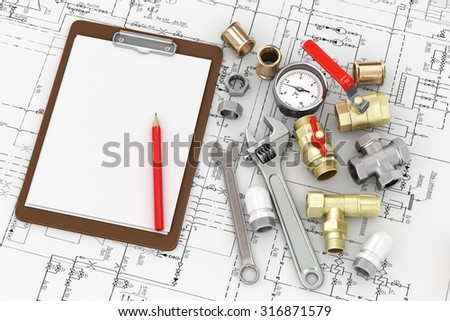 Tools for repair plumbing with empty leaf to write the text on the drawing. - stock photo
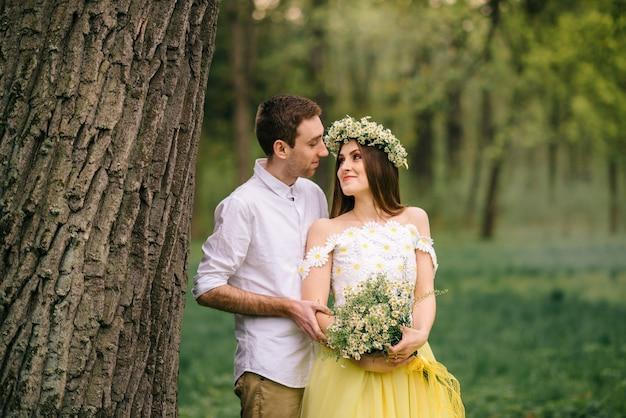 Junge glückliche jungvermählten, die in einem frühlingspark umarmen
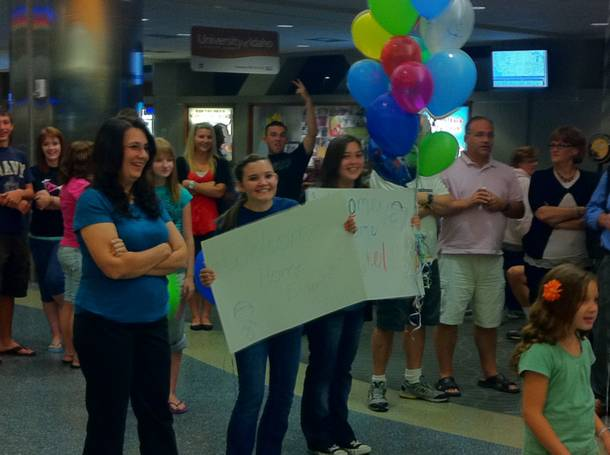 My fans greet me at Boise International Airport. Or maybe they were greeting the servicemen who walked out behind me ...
--------------------
WHAT IS REQUIRED >> Your answer should consist solely of the lines from the one holding "Junge glückliche jungvermählten, die" through the end of the listing, reproduced exactly and without pictures.

REPLY TO THE EXERCISE >>
 Junge glückliche jungvermählten, die in einem frühlingspark umarmen
 My fans greet me at Boise International Airport. Or maybe they were greeting the servicemen who walked out behind me ...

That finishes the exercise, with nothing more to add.